"""
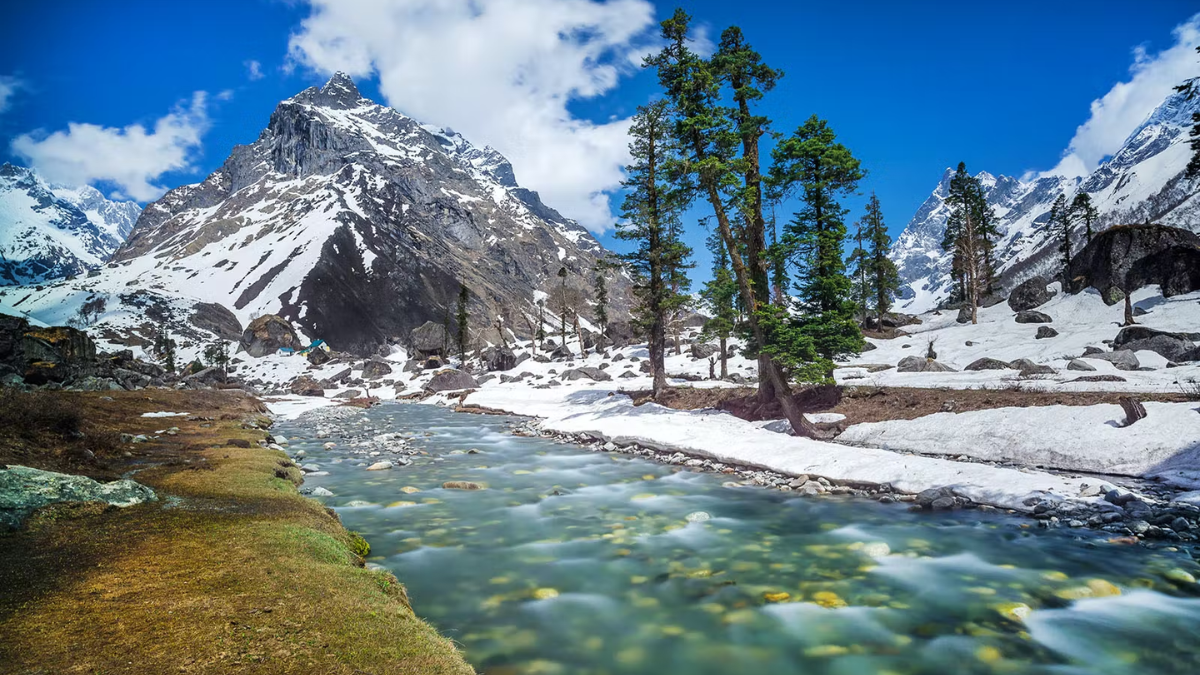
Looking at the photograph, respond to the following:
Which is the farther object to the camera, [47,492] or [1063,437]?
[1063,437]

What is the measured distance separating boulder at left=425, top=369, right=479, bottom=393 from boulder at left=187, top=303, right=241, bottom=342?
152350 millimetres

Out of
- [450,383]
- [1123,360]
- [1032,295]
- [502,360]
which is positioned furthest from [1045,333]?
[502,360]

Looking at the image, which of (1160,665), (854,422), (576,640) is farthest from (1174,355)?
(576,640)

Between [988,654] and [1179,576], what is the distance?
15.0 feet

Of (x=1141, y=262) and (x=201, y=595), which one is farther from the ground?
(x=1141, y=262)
"""
"""
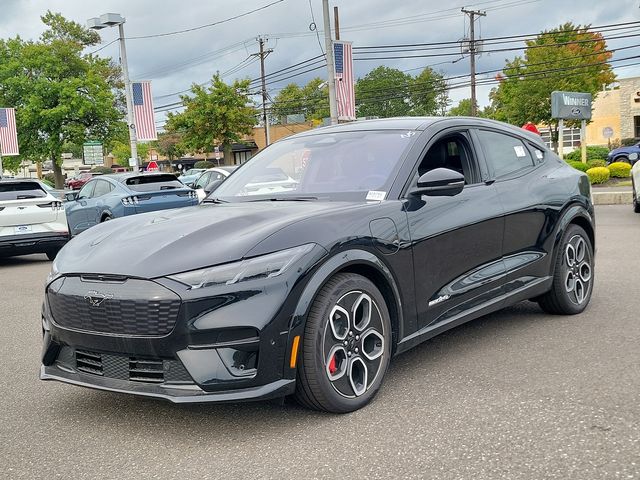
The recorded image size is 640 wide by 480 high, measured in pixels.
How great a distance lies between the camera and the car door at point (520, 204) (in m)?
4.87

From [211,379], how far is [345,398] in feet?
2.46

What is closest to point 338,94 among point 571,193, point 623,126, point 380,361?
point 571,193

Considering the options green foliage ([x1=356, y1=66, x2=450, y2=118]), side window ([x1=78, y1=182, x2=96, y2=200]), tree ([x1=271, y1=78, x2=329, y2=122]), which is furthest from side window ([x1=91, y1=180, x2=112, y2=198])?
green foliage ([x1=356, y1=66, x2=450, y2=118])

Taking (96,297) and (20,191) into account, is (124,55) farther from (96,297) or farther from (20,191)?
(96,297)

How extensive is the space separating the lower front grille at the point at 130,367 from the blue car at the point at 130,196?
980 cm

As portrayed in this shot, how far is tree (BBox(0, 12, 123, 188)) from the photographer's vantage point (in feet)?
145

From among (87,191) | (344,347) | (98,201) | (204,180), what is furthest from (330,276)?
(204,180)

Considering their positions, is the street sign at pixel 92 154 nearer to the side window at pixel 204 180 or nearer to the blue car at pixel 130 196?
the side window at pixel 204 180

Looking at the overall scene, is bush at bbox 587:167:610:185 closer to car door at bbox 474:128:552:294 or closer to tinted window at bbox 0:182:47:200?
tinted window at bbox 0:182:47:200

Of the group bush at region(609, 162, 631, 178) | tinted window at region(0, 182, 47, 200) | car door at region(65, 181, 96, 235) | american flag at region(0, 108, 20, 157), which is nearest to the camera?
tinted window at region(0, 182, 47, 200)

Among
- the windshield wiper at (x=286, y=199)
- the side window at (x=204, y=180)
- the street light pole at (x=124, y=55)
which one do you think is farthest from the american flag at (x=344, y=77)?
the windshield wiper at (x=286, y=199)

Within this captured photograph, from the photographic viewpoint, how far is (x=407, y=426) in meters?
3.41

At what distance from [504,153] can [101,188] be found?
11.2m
"""
How many lines in the items above contain the word "farthest"? Reply with the number alone.

2